An uncompromising champion of democracy and a moderate face of Islam, Benazir Bhutto’s death in a suicide attack on Thursday, brought a gory end to her volatile political career spanning over two decades.
Pakistan’s first woman prime minister followed her illustrious father Zulfiqar Ali Bhutto into politics and both died because of it — he was hanged in 1979 while she fell victim to a suicide attack.
Like the Nehru-Gandhi dynasty, the Bhuttos are one of the world’s most famous political families who ruled Pakistan for a number of years without the support of the powerful army.
Elected twice as Pakistan’s premier, she was sworn in for the first time in 1988 but removed from office 20 months later under orders of then President Ghulam Ishaq Khan on grounds of alleged corruption.
In 1993, Bhutto was re-elected but was again removed in 1996 on similar charges, this time by President Farooq Ahmed Leghari.
Born in Sindh province on June 21, 1953, and educated in Harvard and Oxford, Benazir walked into politics at the age of 31, albeit a bit reluctantly, in the footsteps of her father and gained credibility from his high profile.
Reflecting a young and glamourous face in a conservative and male-dominated Pakistani society, Benazir represented a refreshing contrast to an array of military rulers who threw all norms of democracy and the rule of law to the wind.
Almost right from the start, Benazir displayed a resilience and determination to take on the military rulers despite heavy odds when she was imprisoned just before her father’s death and spent most of her five-year jail term in solitary confinement.

(Dataset entries)
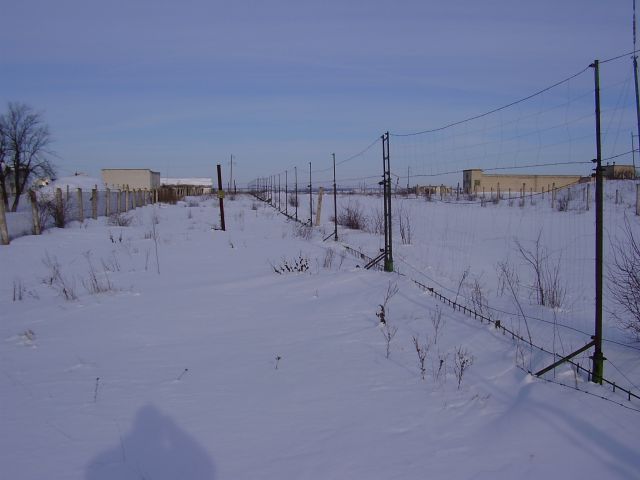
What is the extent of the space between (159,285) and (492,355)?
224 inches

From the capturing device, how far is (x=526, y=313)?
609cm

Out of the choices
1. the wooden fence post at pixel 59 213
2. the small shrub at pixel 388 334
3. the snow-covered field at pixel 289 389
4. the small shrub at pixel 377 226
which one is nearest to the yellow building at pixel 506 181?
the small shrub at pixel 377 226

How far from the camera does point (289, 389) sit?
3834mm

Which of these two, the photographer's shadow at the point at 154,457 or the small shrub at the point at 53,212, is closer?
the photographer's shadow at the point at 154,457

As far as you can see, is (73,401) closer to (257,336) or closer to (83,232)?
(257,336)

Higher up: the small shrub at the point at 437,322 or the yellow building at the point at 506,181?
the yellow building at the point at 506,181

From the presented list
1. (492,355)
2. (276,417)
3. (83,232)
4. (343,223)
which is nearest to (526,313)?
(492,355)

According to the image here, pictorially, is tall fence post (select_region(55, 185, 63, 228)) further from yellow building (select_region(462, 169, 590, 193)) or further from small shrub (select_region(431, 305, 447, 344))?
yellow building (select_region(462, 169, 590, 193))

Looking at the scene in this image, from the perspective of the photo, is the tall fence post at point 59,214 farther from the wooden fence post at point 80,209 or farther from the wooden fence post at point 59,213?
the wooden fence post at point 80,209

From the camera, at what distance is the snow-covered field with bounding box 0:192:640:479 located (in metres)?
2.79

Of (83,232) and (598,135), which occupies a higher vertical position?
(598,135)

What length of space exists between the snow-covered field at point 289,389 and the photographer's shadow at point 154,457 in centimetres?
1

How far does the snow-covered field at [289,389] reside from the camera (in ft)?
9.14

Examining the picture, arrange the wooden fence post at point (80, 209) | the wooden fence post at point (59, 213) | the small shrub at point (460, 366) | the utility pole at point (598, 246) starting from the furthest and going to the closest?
* * *
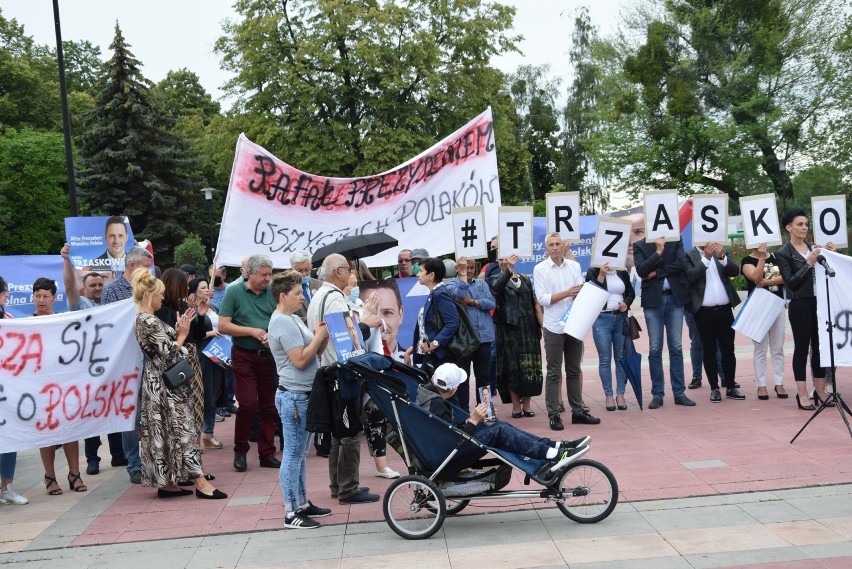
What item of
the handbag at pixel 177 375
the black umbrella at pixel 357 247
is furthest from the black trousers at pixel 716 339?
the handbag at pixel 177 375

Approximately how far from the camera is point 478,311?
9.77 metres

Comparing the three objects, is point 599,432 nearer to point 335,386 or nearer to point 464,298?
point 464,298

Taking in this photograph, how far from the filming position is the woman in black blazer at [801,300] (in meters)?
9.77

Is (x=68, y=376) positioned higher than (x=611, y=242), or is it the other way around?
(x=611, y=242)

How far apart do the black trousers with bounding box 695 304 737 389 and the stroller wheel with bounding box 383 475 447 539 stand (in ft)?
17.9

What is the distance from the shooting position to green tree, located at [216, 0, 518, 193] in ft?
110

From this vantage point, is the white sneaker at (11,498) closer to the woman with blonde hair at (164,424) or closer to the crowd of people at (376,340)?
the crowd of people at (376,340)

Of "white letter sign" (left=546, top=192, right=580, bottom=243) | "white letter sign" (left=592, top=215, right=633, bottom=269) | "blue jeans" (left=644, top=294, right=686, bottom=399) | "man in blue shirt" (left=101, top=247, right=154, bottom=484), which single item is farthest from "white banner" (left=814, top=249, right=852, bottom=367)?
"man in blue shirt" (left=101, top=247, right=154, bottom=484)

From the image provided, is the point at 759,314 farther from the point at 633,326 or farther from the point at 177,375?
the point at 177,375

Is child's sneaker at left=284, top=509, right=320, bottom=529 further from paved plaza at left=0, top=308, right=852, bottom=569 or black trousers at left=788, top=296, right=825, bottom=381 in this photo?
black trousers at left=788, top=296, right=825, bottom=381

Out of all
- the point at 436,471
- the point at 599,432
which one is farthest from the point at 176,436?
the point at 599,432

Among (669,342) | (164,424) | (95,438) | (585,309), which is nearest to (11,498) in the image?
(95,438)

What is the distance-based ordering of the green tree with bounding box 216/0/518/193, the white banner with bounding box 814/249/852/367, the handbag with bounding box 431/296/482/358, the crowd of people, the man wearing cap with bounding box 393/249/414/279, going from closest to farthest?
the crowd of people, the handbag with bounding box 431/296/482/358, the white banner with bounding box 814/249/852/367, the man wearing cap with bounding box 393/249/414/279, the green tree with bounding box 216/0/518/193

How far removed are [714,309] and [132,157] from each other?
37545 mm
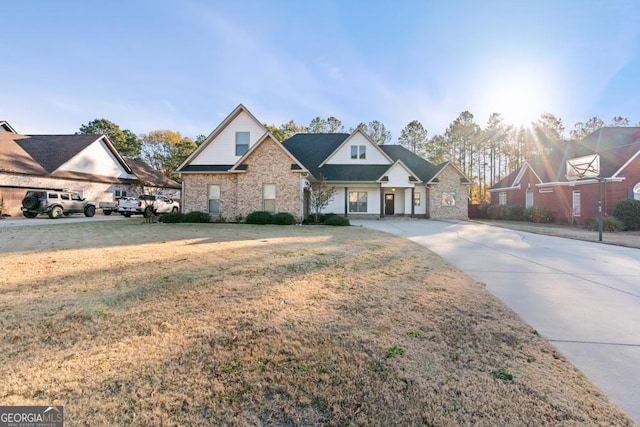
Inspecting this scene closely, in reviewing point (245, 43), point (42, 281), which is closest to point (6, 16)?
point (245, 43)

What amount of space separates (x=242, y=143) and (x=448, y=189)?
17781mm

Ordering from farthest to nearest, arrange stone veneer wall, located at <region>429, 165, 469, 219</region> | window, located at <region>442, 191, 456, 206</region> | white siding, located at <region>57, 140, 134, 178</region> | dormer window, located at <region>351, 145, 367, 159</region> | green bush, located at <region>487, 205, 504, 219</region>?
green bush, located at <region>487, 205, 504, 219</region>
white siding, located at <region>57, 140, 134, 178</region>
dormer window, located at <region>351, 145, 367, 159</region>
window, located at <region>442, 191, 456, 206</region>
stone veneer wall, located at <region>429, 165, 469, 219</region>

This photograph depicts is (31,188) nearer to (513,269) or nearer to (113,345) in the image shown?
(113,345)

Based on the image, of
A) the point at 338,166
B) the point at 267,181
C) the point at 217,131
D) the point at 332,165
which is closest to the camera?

*DIRECTIONS:* Extend the profile of Benazir Bhutto, starting right after its last sentence.

*WRITTEN RESPONSE:*
It was during one of her stints outside the prison for medical treatment that she set up the Pakistan People’s Party in London and began a campaign against the then Pakistani ruler Gen Zia-ul Haq. After Zia died in an air crash in 1988, Benazir became one of the first democratically elected woman Prime Ministers in an Islamic country.
Benazir had succeeded her mother as leader of PPP and the pro-democracy opposition to Zia-ul-Haq regime but she could make her political presence felt only after the death of the military ruler.
On 16 November 1988, in the first open election in more than a decade in Pakistan, Benazir’s PPP won the largest bloc of seats in the National Assembly and she was sworn in as Prime Minister of a coalition government on December 2, at the age of 35—the youngest person and the first woman to head the government of a Muslim-majority state in modern times. Benazir’s government was dismissed in 1990 following charges of corruption, for which she never was tried.